Listing »
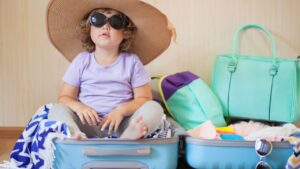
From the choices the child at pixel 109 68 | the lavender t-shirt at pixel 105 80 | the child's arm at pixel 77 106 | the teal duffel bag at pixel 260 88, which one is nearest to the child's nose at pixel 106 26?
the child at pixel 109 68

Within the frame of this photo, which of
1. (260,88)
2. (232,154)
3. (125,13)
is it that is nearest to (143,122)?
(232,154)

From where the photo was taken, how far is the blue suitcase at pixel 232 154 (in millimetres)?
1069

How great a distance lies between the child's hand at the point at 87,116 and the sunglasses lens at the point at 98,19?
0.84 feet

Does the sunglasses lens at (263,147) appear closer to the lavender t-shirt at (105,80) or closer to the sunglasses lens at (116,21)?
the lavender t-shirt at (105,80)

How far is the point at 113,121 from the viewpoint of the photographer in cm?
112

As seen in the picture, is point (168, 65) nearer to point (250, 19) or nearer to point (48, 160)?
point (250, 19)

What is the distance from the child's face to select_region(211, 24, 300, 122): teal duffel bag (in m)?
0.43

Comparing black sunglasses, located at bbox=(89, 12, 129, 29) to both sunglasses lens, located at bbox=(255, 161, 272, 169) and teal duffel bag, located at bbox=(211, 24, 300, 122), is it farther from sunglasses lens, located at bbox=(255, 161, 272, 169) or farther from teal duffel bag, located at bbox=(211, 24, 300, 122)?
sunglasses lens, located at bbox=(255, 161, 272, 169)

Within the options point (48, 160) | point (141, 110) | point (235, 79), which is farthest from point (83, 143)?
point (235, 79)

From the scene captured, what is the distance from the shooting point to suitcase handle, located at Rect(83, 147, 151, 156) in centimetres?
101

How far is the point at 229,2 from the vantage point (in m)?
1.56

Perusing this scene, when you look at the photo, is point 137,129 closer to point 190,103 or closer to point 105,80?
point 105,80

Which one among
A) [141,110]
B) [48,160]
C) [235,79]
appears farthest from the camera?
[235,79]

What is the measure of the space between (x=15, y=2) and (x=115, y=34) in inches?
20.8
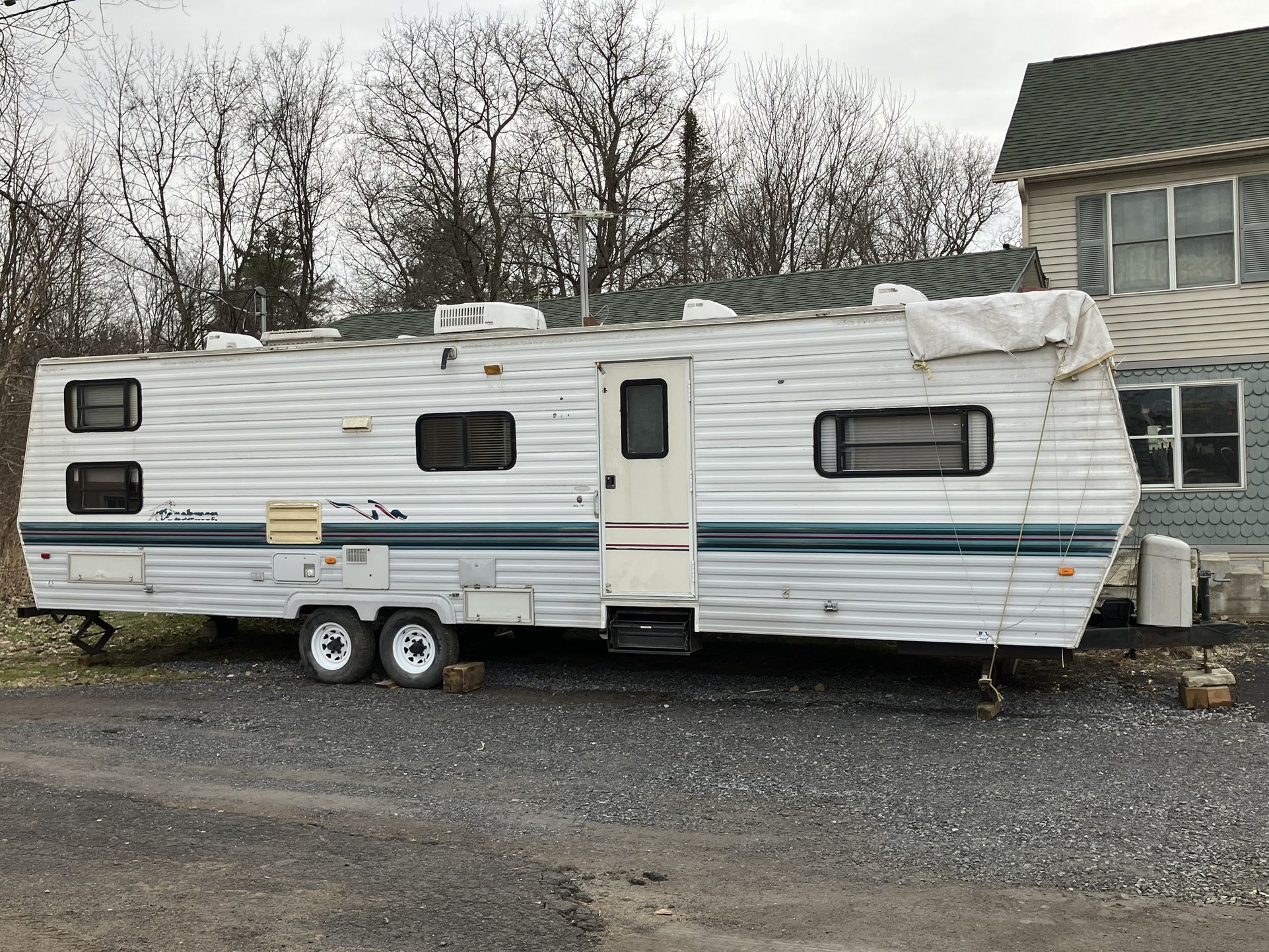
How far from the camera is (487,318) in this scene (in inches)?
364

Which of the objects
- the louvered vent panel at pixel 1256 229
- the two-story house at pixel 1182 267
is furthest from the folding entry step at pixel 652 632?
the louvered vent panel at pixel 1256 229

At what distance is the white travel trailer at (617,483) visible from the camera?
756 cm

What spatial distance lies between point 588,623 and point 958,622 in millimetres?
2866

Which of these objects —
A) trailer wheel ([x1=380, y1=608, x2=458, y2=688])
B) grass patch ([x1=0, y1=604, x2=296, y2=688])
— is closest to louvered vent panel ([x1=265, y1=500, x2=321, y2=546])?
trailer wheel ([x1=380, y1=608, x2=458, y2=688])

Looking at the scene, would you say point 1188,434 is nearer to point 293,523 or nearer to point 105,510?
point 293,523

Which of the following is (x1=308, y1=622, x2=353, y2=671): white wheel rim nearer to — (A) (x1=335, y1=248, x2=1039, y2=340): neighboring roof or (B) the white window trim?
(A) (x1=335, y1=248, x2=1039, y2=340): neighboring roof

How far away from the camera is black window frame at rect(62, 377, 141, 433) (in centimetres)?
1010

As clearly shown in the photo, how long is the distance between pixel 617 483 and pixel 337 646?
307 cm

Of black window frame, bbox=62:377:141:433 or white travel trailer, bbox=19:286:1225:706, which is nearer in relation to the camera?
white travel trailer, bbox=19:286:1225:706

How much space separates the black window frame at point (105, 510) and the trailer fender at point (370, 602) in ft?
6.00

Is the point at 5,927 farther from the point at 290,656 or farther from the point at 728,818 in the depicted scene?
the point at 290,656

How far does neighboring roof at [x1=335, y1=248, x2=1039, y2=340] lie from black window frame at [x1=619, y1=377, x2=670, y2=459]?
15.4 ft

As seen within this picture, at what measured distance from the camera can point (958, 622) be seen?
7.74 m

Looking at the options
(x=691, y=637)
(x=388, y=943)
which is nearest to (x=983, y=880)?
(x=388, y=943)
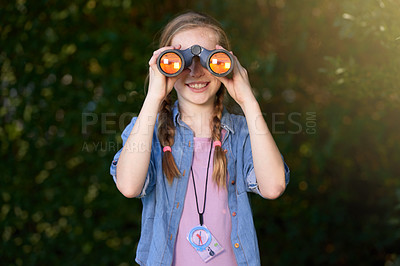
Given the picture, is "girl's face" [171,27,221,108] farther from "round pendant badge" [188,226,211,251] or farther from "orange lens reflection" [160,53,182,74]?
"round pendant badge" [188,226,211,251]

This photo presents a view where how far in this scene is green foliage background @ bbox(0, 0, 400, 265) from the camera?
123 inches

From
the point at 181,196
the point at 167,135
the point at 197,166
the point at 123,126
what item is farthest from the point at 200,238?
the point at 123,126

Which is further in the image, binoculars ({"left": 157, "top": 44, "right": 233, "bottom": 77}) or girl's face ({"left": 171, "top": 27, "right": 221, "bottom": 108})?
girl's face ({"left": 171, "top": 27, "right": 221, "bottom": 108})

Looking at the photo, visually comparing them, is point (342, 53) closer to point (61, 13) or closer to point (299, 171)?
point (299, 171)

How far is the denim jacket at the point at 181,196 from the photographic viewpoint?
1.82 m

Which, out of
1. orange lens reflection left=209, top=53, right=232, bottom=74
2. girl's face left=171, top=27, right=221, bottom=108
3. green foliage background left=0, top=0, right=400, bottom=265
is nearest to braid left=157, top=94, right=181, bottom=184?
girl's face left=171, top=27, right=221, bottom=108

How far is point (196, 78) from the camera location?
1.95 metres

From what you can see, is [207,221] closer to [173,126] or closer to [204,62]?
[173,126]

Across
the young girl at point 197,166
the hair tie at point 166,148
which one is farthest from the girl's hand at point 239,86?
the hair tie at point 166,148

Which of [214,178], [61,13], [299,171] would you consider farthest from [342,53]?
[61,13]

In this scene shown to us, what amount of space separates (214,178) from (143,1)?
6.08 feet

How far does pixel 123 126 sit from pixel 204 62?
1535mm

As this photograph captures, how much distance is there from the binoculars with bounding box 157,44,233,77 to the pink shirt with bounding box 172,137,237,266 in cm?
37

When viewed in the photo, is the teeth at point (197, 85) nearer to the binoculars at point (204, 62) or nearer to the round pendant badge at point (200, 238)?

Given instruction » Your task is to repeat the material above exactly, without its pictures.

Output for this task »
From the choices the child at pixel 109 68 | the lavender t-shirt at pixel 105 80 | the child's arm at pixel 77 106 | the teal duffel bag at pixel 260 88, which one is nearest to the child's nose at pixel 106 26?
the child at pixel 109 68

Within the frame of this photo, which of
1. (260,88)
2. (232,154)
3. (125,13)
is it that is nearest to (143,122)?
(232,154)

From where the photo was taken, how far is the blue suitcase at pixel 232 154 (in millimetres)?
1069

How great a distance lies between the child's hand at the point at 87,116 and the sunglasses lens at the point at 98,19?
0.84 feet

Does the sunglasses lens at (263,147) appear closer to the lavender t-shirt at (105,80) or closer to the sunglasses lens at (116,21)?
the lavender t-shirt at (105,80)

How far is the point at 113,121 from the viewpoint of the photographer in cm?
112

As seen in the picture, is point (168, 65) nearer to point (250, 19) or nearer to point (48, 160)?
point (250, 19)

What is the distance from the child's face to select_region(211, 24, 300, 122): teal duffel bag (in m)?
0.43

Comparing black sunglasses, located at bbox=(89, 12, 129, 29) to both sunglasses lens, located at bbox=(255, 161, 272, 169) and teal duffel bag, located at bbox=(211, 24, 300, 122), is it farther from sunglasses lens, located at bbox=(255, 161, 272, 169) or farther from teal duffel bag, located at bbox=(211, 24, 300, 122)?
sunglasses lens, located at bbox=(255, 161, 272, 169)

Within the options point (48, 160) | point (141, 110) | point (235, 79), which is farthest from point (83, 143)?
point (235, 79)

From the scene captured, what is the distance from the shooting point to suitcase handle, located at Rect(83, 147, 151, 156) in centimetres?
101

How far is the point at 229,2 from the vantage point (in m)?
1.56

Perusing this scene, when you look at the photo, is point 137,129 closer to point 190,103 or closer to point 105,80?
point 105,80

Which one among
A) [141,110]
B) [48,160]
C) [235,79]
appears farthest from the camera?
[235,79]

What is the measure of the space between (x=15, y=2) and (x=115, y=34) in inches?
20.8
How far from the camera is (487,318) in this scene (in inches)?
364

Which of the objects
- the louvered vent panel at pixel 1256 229
- the two-story house at pixel 1182 267
is furthest from the folding entry step at pixel 652 632?
the louvered vent panel at pixel 1256 229

At what distance is the white travel trailer at (617,483) visible from the camera?
756 cm

What spatial distance lies between point 588,623 and point 958,622 in millimetres?
2866

Which of these objects —
A) trailer wheel ([x1=380, y1=608, x2=458, y2=688])
B) grass patch ([x1=0, y1=604, x2=296, y2=688])
— is closest to louvered vent panel ([x1=265, y1=500, x2=321, y2=546])?
trailer wheel ([x1=380, y1=608, x2=458, y2=688])

Looking at the scene, would you say point 1188,434 is nearer to point 293,523 or nearer to point 105,510?
point 293,523

Which of the following is (x1=308, y1=622, x2=353, y2=671): white wheel rim nearer to — (A) (x1=335, y1=248, x2=1039, y2=340): neighboring roof or (B) the white window trim?
(A) (x1=335, y1=248, x2=1039, y2=340): neighboring roof

How far away from the camera is black window frame at rect(62, 377, 141, 433) (in centimetres)?
1010

As clearly shown in the photo, how long is the distance between pixel 617 483 and pixel 337 646?
307 cm

Of black window frame, bbox=62:377:141:433 or white travel trailer, bbox=19:286:1225:706, which is nearer in relation to the camera?
white travel trailer, bbox=19:286:1225:706

How much space separates the black window frame at point (105, 510) and the trailer fender at point (370, 602) in ft?
6.00

Is the point at 5,927 farther from the point at 290,656 or farther from the point at 728,818 in the depicted scene?
the point at 290,656

How far does neighboring roof at [x1=335, y1=248, x2=1039, y2=340] lie from black window frame at [x1=619, y1=377, x2=670, y2=459]?
15.4 ft

As seen within this picture, at what measured distance from the camera can point (958, 622) be seen?
7.74 m

Looking at the options
(x=691, y=637)
(x=388, y=943)
which is nearest to (x=983, y=880)?
(x=388, y=943)
Given the picture, is "girl's face" [171,27,221,108] farther from "round pendant badge" [188,226,211,251] or farther from "orange lens reflection" [160,53,182,74]?
"round pendant badge" [188,226,211,251]

This photo presents a view where how far in this scene is green foliage background @ bbox(0, 0, 400, 265) from the camera?
123 inches

From
the point at 181,196
the point at 167,135
the point at 197,166
the point at 123,126
what item is farthest from the point at 200,238?
the point at 123,126

Which is further in the image, binoculars ({"left": 157, "top": 44, "right": 233, "bottom": 77}) or girl's face ({"left": 171, "top": 27, "right": 221, "bottom": 108})?
girl's face ({"left": 171, "top": 27, "right": 221, "bottom": 108})

Looking at the photo, visually comparing them, is point (342, 53) closer to point (61, 13) or closer to point (299, 171)?
point (299, 171)

How far is the denim jacket at the point at 181,196 from the photographic viewpoint?
1.82 m

Which, out of
1. orange lens reflection left=209, top=53, right=232, bottom=74
2. girl's face left=171, top=27, right=221, bottom=108
3. green foliage background left=0, top=0, right=400, bottom=265
is nearest to braid left=157, top=94, right=181, bottom=184?
girl's face left=171, top=27, right=221, bottom=108

How far is point (196, 78) from the camera location?
1.95 metres

From what you can see, is [207,221] closer to [173,126] or closer to [204,62]?
[173,126]

Across
the young girl at point 197,166
the hair tie at point 166,148
which one is farthest from the girl's hand at point 239,86?
the hair tie at point 166,148

Which of [214,178], [61,13], [299,171] would you consider farthest from [342,53]?
[61,13]

In this scene shown to us, what amount of space separates (214,178) from (143,1)?
6.08 feet

How far does pixel 123 126 sit from pixel 204 62?
1535mm

As this photograph captures, how much distance is there from the binoculars with bounding box 157,44,233,77 to the pink shirt with bounding box 172,137,237,266 in cm?
37

When viewed in the photo, is the teeth at point (197, 85) nearer to the binoculars at point (204, 62) or nearer to the round pendant badge at point (200, 238)?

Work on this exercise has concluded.